The More Things Change

Births, Deaths, and Marriages

The latest announcements from the XML-DEV mailing list.

Keynote Speakers for XML 2004 Announced: A high-flying line-up, most intriguing of whom would seem to be Michael Daconta, Metadata Program Manager, U.S. Department of Homeland Security.
Program Announced for Semantic Technologies for eGov Conference 2004: So now you can find out exactly what they are. W3C's Eric Miller keynotes.
Slides from "Web Services Security Issues" Online: Presentation slides from the Aug. 10 SDSIC web services panel discussion are now online. They include some from the ever-interesting Michael Leventhal.
Open Source CMS Conference 4: Not announced to XML-DEV, but of interest to the community.
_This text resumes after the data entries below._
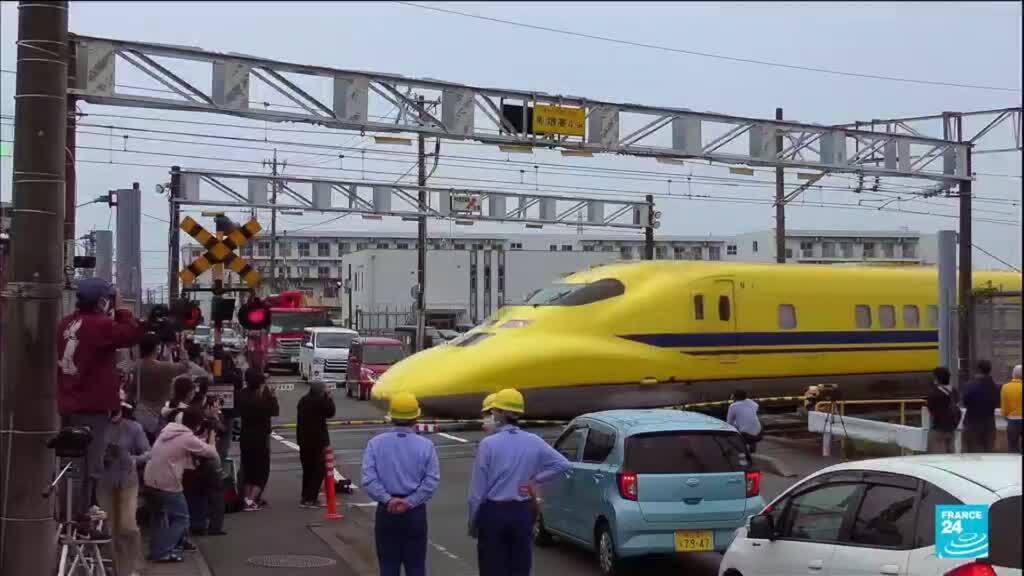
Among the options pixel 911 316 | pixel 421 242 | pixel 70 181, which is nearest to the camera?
pixel 70 181

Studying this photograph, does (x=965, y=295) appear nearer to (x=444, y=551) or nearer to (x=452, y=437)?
(x=452, y=437)

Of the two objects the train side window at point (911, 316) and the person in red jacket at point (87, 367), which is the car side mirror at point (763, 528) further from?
the train side window at point (911, 316)

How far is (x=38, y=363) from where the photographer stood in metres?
7.59

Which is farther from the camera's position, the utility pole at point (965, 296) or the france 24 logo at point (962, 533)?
the utility pole at point (965, 296)

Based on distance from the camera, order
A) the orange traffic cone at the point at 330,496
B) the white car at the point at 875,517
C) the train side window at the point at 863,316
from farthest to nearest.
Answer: the train side window at the point at 863,316
the orange traffic cone at the point at 330,496
the white car at the point at 875,517

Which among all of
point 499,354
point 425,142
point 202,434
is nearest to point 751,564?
point 202,434

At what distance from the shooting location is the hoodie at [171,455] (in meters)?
11.2

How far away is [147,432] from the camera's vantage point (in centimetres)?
1253

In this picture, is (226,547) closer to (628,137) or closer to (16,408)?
(16,408)

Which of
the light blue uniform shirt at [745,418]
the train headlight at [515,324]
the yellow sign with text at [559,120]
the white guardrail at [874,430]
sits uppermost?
the yellow sign with text at [559,120]

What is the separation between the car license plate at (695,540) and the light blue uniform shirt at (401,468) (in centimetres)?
336

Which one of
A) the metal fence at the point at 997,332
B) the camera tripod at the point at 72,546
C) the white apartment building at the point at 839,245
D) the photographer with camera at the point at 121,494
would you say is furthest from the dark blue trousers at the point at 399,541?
the white apartment building at the point at 839,245

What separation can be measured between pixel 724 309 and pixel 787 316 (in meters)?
1.77

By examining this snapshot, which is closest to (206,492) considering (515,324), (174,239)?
(515,324)
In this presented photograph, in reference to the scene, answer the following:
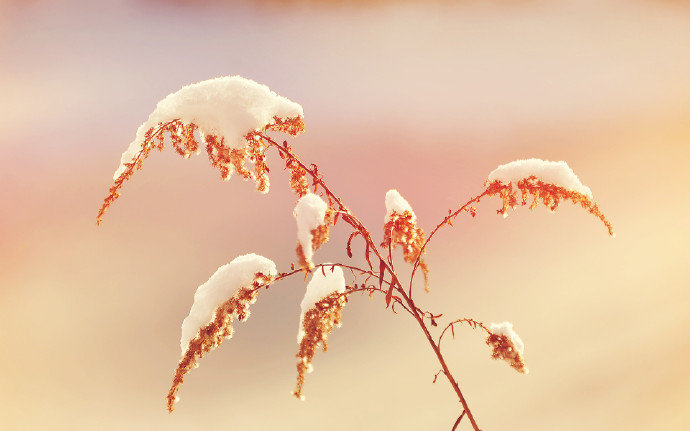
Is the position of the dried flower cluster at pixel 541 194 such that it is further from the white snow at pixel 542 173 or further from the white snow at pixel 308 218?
the white snow at pixel 308 218

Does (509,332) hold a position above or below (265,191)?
below

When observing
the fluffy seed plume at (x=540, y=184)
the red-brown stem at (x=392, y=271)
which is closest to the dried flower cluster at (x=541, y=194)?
the fluffy seed plume at (x=540, y=184)

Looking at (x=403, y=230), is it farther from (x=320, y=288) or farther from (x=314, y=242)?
(x=314, y=242)

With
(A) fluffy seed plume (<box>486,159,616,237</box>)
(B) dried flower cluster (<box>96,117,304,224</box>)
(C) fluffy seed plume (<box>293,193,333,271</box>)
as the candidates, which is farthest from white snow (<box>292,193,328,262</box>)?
(A) fluffy seed plume (<box>486,159,616,237</box>)

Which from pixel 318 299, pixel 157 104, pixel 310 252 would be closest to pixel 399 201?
pixel 318 299

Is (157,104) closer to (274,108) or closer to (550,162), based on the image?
(274,108)

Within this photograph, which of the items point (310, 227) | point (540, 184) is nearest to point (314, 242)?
point (310, 227)
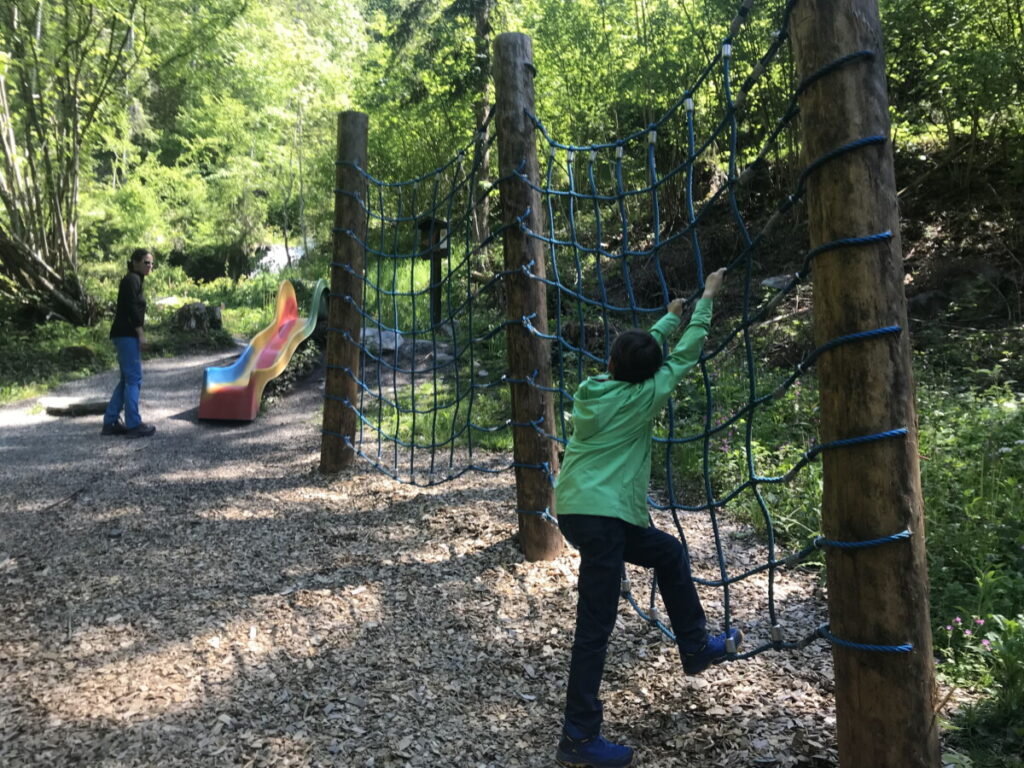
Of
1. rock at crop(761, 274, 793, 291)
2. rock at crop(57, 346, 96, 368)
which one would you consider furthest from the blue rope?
rock at crop(57, 346, 96, 368)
Open Source content management conference to be held Sept. 29 – Oct. 1, 2004, in Zurich, Switzerland.

Scrapings

Sufficiently advanced software indistinguishable from magic? ... Lack of name in "From" header considered harmful: somebody please offer mailer configuration courses ... 140 messages to XML-DEV last week, Len rating 15.7% (vigor renewed!) ... An ill-boding forerunner of binary XML? ... CAM too much for some. Please David, make it stop!